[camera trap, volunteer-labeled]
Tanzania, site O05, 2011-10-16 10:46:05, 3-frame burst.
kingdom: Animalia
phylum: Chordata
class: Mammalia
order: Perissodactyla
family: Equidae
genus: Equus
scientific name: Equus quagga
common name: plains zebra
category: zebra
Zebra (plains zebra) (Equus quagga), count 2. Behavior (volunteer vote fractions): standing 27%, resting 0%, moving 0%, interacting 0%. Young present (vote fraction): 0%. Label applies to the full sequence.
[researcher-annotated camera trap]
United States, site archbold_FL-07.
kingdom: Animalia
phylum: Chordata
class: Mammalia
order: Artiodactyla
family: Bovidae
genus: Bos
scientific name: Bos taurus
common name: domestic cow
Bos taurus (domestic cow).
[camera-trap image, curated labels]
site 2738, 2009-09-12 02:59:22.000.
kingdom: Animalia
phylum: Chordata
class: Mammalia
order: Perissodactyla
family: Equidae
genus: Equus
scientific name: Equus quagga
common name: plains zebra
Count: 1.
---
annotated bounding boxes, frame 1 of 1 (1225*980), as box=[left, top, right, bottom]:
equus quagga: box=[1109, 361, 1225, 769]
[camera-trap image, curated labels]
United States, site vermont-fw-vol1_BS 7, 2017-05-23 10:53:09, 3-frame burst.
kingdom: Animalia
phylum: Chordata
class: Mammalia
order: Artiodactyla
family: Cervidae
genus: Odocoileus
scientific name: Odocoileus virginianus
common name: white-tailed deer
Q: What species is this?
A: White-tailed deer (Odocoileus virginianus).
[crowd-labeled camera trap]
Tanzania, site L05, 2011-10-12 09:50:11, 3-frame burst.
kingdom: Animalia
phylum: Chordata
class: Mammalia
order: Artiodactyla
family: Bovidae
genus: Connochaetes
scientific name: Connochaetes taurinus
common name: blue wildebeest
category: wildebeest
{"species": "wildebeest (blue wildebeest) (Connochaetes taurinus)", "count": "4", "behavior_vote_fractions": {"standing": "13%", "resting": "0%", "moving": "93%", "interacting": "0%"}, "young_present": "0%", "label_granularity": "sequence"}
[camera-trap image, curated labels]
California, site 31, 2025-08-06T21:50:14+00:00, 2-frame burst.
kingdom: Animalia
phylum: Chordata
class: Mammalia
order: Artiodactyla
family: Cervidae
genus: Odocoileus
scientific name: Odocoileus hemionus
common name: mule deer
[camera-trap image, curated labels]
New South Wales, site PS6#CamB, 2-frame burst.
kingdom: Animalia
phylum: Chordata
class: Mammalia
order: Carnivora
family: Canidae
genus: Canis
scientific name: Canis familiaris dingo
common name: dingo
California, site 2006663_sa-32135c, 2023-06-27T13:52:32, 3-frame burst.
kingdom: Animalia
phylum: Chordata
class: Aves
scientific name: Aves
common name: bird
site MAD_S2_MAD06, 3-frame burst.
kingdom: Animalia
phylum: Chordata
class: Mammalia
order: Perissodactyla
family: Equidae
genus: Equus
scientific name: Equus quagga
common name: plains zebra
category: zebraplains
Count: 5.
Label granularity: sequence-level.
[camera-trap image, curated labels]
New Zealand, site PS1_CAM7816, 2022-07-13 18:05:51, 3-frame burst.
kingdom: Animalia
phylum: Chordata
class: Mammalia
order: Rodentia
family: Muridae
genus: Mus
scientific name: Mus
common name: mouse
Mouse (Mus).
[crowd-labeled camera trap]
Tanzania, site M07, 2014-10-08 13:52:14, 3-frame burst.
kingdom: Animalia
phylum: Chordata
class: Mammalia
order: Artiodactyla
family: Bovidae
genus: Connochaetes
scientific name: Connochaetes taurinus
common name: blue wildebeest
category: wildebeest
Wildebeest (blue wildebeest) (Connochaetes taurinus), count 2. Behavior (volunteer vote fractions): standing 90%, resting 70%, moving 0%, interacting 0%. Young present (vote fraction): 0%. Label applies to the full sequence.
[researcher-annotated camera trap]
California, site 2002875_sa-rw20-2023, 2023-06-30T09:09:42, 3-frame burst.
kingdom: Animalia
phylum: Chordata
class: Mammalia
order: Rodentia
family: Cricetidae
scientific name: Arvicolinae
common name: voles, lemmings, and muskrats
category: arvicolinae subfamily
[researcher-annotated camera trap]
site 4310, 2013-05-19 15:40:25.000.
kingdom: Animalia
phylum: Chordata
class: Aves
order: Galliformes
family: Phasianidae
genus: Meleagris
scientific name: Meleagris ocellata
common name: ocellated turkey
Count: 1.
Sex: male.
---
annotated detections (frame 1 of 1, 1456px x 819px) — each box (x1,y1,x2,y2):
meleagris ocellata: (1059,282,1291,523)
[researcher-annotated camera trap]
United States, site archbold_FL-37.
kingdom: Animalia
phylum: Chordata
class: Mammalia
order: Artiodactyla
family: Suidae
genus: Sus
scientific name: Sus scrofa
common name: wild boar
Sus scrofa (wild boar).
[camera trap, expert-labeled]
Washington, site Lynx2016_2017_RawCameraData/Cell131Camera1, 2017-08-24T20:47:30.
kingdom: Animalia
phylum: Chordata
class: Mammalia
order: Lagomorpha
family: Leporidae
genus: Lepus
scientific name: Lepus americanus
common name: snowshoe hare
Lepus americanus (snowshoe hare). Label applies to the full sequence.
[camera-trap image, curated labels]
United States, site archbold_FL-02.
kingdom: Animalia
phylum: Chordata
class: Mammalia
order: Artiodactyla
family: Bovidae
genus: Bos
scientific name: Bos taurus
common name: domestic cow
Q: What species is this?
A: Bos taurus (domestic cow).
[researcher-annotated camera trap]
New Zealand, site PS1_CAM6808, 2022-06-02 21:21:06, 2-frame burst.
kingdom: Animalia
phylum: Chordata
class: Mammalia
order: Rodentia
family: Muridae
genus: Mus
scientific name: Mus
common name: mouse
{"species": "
────────────────────────────────────────
REQUIRED ACTION — The entries are to be duplicated exactly, with nothing changed.

FINISHED TASK —
[camera trap, volunteer-labeled]
Tanzania, site O05, 2011-10-16 10:46:05, 3-frame burst.
kingdom: Animalia
phylum: Chordata
class: Mammalia
order: Perissodactyla
family: Equidae
genus: Equus
scientific name: Equus quagga
common name: plains zebra
category: zebra
Zebra (plains zebra) (Equus quagga), count 2. Behavior (volunteer vote fractions): standing 27%, resting 0%, moving 0%, interacting 0%. Young present (vote fraction): 0%. Label applies to the full sequence.
[researcher-annotated camera trap]
United States, site archbold_FL-07.
kingdom: Animalia
phylum: Chordata
class: Mammalia
order: Artiodactyla
family: Bovidae
genus: Bos
scientific name: Bos taurus
common name: domestic cow
Bos taurus (domestic cow).
[camera-trap image, curated labels]
site 2738, 2009-09-12 02:59:22.000.
kingdom: Animalia
phylum: Chordata
class: Mammalia
order: Perissodactyla
family: Equidae
genus: Equus
scientific name: Equus quagga
common name: plains zebra
Count: 1.
---
annotated bounding boxes, frame 1 of 1 (1225*980), as box=[left, top, right, bottom]:
equus quagga: box=[1109, 361, 1225, 769]
[camera-trap image, curated labels]
United States, site vermont-fw-vol1_BS 7, 2017-05-23 10:53:09, 3-frame burst.
kingdom: Animalia
phylum: Chordata
class: Mammalia
order: Artiodactyla
family: Cervidae
genus: Odocoileus
scientific name: Odocoileus virginianus
common name: white-tailed deer
Q: What species is this?
A: White-tailed deer (Odocoileus virginianus).
[crowd-labeled camera trap]
Tanzania, site L05, 2011-10-12 09:50:11, 3-frame burst.
kingdom: Animalia
phylum: Chordata
class: Mammalia
order: Artiodactyla
family: Bovidae
genus: Connochaetes
scientific name: Connochaetes taurinus
common name: blue wildebeest
category: wildebeest
{"species": "wildebeest (blue wildebeest) (Connochaetes taurinus)", "count": "4", "behavior_vote_fractions": {"standing": "13%", "resting": "0%", "moving": "93%", "interacting": "0%"}, "young_present": "0%", "label_granularity": "sequence"}
[camera-trap image, curated labels]
California, site 31, 2025-08-06T21:50:14+00:00, 2-frame burst.
kingdom: Animalia
phylum: Chordata
class: Mammalia
order: Artiodactyla
family: Cervidae
genus: Odocoileus
scientific name: Odocoileus hemionus
common name: mule deer
[camera-trap image, curated labels]
New South Wales, site PS6#CamB, 2-frame burst.
kingdom: Animalia
phylum: Chordata
class: Mammalia
order: Carnivora
family: Canidae
genus: Canis
scientific name: Canis familiaris dingo
common name: dingo
California, site 2006663_sa-32135c, 2023-06-27T13:52:32, 3-frame burst.
kingdom: Animalia
phylum: Chordata
class: Aves
scientific name: Aves
common name: bird
site MAD_S2_MAD06, 3-frame burst.
kingdom: Animalia
phylum: Chordata
class: Mammalia
order: Perissodactyla
family: Equidae
genus: Equus
scientific name: Equus quagga
common name: plains zebra
category: zebraplains
Count: 5.
Label granularity: sequence-level.
[camera-trap image, curated labels]
New Zealand, site PS1_CAM7816, 2022-07-13 18:05:51, 3-frame burst.
kingdom: Animalia
phylum: Chordata
class: Mammalia
order: Rodentia
family: Muridae
genus: Mus
scientific name: Mus
common name: mouse
Mouse (Mus).
[crowd-labeled camera trap]
Tanzania, site M07, 2014-10-08 13:52:14, 3-frame burst.
kingdom: Animalia
phylum: Chordata
class: Mammalia
order: Artiodactyla
family: Bovidae
genus: Connochaetes
scientific name: Connochaetes taurinus
common name: blue wildebeest
category: wildebeest
Wildebeest (blue wildebeest) (Connochaetes taurinus), count 2. Behavior (volunteer vote fractions): standing 90%, resting 70%, moving 0%, interacting 0%. Young present (vote fraction): 0%. Label applies to the full sequence.
[researcher-annotated camera trap]
California, site 2002875_sa-rw20-2023, 2023-06-30T09:09:42, 3-frame burst.
kingdom: Animalia
phylum: Chordata
class: Mammalia
order: Rodentia
family: Cricetidae
scientific name: Arvicolinae
common name: voles, lemmings, and muskrats
category: arvicolinae subfamily
[researcher-annotated camera trap]
site 4310, 2013-05-19 15:40:25.000.
kingdom: Animalia
phylum: Chordata
class: Aves
order: Galliformes
family: Phasianidae
genus: Meleagris
scientific name: Meleagris ocellata
common name: ocellated turkey
Count: 1.
Sex: male.
---
annotated detections (frame 1 of 1, 1456px x 819px) — each box (x1,y1,x2,y2):
meleagris ocellata: (1059,282,1291,523)
[researcher-annotated camera trap]
United States, site archbold_FL-37.
kingdom: Animalia
phylum: Chordata
class: Mammalia
order: Artiodactyla
family: Suidae
genus: Sus
scientific name: Sus scrofa
common name: wild boar
Sus scrofa (wild boar).
[camera trap, expert-labeled]
Washington, site Lynx2016_2017_RawCameraData/Cell131Camera1, 2017-08-24T20:47:30.
kingdom: Animalia
phylum: Chordata
class: Mammalia
order: Lagomorpha
family: Leporidae
genus: Lepus
scientific name: Lepus americanus
common name: snowshoe hare
Lepus americanus (snowshoe hare). Label applies to the full sequence.
[camera-trap image, curated labels]
United States, site archbold_FL-02.
kingdom: Animalia
phylum: Chordata
class: Mammalia
order: Artiodactyla
family: Bovidae
genus: Bos
scientific name: Bos taurus
common name: domestic cow
Q: What species is this?
A: Bos taurus (domestic cow).
[researcher-annotated camera trap]
New Zealand, site PS1_CAM6808, 2022-06-02 21:21:06, 2-frame burst.
kingdom: Animalia
phylum: Chordata
class: Mammalia
order: Rodentia
family: Muridae
genus: Mus
scientific name: Mus
common name: mouse
{"species": "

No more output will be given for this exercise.